#### TASK TO COMPLETE:
From the entries below, transcribe exactly the lines between the line holding "scientific name: Connochaetes taurinus" and the line holding "A: Domestic cattle (Bos taurus).", inclusive; skip all other lines.

[Collected data]
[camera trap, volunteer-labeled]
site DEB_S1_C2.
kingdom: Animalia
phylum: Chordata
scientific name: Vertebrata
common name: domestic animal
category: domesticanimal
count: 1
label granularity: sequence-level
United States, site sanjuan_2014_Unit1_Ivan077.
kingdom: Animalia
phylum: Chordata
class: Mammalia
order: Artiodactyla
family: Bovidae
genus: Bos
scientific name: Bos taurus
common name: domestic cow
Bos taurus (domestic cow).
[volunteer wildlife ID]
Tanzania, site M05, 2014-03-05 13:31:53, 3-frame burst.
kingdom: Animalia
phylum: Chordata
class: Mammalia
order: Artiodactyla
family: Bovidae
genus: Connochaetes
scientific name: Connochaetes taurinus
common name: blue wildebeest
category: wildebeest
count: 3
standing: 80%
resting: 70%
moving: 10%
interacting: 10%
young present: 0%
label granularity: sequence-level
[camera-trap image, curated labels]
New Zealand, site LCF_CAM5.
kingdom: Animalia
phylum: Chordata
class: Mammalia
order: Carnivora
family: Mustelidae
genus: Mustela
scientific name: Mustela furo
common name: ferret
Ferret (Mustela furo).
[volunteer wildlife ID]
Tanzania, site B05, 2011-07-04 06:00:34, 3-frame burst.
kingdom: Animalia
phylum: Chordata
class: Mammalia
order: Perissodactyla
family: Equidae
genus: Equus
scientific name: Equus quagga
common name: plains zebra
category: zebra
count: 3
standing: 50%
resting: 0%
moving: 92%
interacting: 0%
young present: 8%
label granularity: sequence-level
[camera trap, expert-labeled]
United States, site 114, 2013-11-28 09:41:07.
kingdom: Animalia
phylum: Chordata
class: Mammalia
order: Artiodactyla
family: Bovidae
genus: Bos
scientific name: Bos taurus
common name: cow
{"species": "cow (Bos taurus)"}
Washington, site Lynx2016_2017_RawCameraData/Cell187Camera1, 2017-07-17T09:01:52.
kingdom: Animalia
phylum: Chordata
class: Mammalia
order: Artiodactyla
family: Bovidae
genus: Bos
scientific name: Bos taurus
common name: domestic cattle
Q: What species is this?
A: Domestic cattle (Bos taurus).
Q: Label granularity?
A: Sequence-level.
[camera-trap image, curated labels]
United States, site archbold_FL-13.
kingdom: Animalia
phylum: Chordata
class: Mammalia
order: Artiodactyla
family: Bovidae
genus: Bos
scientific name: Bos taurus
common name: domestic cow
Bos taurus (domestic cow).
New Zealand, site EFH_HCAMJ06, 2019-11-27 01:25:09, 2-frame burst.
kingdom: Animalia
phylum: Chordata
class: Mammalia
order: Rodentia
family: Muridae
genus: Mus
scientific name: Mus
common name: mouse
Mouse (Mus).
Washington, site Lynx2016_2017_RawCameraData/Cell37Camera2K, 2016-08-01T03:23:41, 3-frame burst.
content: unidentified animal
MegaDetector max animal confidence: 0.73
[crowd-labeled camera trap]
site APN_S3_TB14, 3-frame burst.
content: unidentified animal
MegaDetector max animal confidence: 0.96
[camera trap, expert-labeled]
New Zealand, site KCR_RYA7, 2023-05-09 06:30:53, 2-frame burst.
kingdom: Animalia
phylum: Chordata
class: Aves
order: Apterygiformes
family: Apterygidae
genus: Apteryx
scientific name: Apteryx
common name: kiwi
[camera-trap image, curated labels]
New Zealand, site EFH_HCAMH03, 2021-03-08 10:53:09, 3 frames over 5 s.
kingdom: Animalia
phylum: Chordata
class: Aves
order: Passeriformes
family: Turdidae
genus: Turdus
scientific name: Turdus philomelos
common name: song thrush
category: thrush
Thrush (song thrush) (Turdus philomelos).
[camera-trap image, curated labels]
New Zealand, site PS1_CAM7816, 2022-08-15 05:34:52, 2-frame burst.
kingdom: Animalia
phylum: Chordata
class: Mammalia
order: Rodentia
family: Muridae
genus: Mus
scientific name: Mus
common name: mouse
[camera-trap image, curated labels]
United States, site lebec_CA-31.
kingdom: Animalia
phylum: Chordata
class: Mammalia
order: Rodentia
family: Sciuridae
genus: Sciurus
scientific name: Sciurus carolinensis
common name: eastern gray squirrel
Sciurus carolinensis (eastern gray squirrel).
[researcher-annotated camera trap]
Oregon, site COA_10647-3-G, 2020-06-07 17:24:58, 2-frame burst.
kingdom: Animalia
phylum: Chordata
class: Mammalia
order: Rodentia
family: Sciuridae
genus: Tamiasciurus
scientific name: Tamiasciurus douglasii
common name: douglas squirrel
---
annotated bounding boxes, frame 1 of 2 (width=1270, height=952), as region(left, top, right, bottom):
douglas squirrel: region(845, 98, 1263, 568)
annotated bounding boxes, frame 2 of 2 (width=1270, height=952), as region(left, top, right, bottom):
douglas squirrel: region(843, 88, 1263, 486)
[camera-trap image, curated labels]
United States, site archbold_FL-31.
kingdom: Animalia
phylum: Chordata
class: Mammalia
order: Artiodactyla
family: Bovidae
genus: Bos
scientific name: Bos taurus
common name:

#### SOLUTION TO THE PROBLEM:
scientific name: Connochaetes taurinus
common name: blue wildebeest
category: wildebeest
count: 3
standing: 80%
resting: 70%
moving: 10%
interacting: 10%
young present: 0%
label granularity: sequence-level
[camera-trap image, curated labels]
New Zealand, site LCF_CAM5.
kingdom: Animalia
phylum: Chordata
class: Mammalia
order: Carnivora
family: Mustelidae
genus: Mustela
scientific name: Mustela furo
common name: ferret
Ferret (Mustela furo).
[volunteer wildlife ID]
Tanzania, site B05, 2011-07-04 06:00:34, 3-frame burst.
kingdom: Animalia
phylum: Chordata
class: Mammalia
order: Perissodactyla
family: Equidae
genus: Equus
scientific name: Equus quagga
common name: plains zebra
category: zebra
count: 3
standing: 50%
resting: 0%
moving: 92%
interacting: 0%
young present: 8%
label granularity: sequence-level
[camera trap, expert-labeled]
United States, site 114, 2013-11-28 09:41:07.
kingdom: Animalia
phylum: Chordata
class: Mammalia
order: Artiodactyla
family: Bovidae
genus: Bos
scientific name: Bos taurus
common name: cow
{"species": "cow (Bos taurus)"}
Washington, site Lynx2016_2017_RawCameraData/Cell187Camera1, 2017-07-17T09:01:52.
kingdom: Animalia
phylum: Chordata
class: Mammalia
order: Artiodactyla
family: Bovidae
genus: Bos
scientific name: Bos taurus
common name: domestic cattle
Q: What species is this?
A: Domestic cattle (Bos taurus).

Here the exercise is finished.